Wednesday, October 28, 2009

Denish's hot line, a feckless feel good.

Lt. Governor Diane Denish has followed up on the Journal coverage of her new "Efficiency Hot Line" with an email to her supporters. In which she wrote;

...we all must do more to make government leaner and more efficient.

We simply must root out wasteful spending wherever it exists, and find creative ways for government to do more with less.
... I established an efficiency hot line ..., so that the government's customers - you - can offer recommendations on how the state can do things more efficiently.
In order for an efficiency hot line to produce meaningful savings; a very particular set of circumstances must exist;
  1. there must be inefficiencies in state government, and
  2. those inefficiencies must remain unaddressed simply because, and only because, no one (in power) knows about them.
I will concede the first point without hesitation.

The second deserves some scrutiny.

I will use the New Mexico Public
Education Department
, and,
Secretary Veronica Garcia
as the
example.

If the Efficiency Hot Line points to
any meaningful inefficiency in the
NMPED
, that inefficiency exists for
one of two reasons;
  1. Secretary Garcia is unaware of it, or
  2. she is aware of it and either cannot or will not do anything about it.
If she is unaware of significant inefficiencies, then why is she being paid $177,407.36 a year?

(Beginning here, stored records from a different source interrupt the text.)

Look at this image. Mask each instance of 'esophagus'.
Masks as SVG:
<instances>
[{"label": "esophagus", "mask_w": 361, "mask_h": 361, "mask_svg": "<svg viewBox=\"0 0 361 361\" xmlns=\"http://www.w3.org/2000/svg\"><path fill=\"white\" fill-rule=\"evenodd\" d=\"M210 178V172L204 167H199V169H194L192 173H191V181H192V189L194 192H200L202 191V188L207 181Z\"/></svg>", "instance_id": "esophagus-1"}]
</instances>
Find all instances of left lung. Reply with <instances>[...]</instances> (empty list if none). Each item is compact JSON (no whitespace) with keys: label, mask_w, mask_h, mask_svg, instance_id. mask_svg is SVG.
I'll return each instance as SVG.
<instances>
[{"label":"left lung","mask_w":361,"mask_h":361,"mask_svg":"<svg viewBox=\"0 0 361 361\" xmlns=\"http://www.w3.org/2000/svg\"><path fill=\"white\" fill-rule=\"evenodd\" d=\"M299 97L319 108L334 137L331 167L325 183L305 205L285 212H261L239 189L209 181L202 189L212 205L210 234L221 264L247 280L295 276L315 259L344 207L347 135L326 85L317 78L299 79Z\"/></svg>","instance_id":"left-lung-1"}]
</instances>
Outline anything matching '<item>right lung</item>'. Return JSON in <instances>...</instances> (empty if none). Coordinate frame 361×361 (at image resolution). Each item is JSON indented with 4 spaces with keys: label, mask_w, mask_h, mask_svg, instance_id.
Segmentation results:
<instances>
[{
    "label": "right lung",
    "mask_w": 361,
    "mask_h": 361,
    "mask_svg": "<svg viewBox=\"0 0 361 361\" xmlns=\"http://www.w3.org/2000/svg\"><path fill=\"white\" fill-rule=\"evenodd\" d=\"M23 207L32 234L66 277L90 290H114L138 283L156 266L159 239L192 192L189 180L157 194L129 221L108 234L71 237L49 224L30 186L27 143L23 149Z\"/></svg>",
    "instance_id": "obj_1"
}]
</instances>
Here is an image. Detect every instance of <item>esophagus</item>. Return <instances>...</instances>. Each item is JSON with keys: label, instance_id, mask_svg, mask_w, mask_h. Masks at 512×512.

Is it not reasonable to expect that after years in the office, she would have ferreted out the significant inefficiencies; all of them?

If she is aware of those significant inefficiencies and either cannot or will not fix them, then what good is it going to do to report them on Denish's Efficiency Hot Line? What would be the point?

The end result of the Efficiency Hot Line will be to report insignificant inefficiencies, paperclip and staples savings, and to make taxpayers feel good. The hope is, the "good feeling" with translate into votes.

The hot line has been up for a week; long enough for any real inefficiency to have been reported. Has one significant inefficiency been reported? If so, what is it and, what is being done about it?

The real advantage to having a hot line as the only mechanism for dealing with public corruption and incompetence, is that they can then be kept under wraps.

If taxpayers really want to eliminate inefficiencies in state government, the most direct path is to hire impartial efficiency experts, who will actually ferret out all of the inefficiencies and report them to the public record. Then and only then, will those inefficiencies be eliminated.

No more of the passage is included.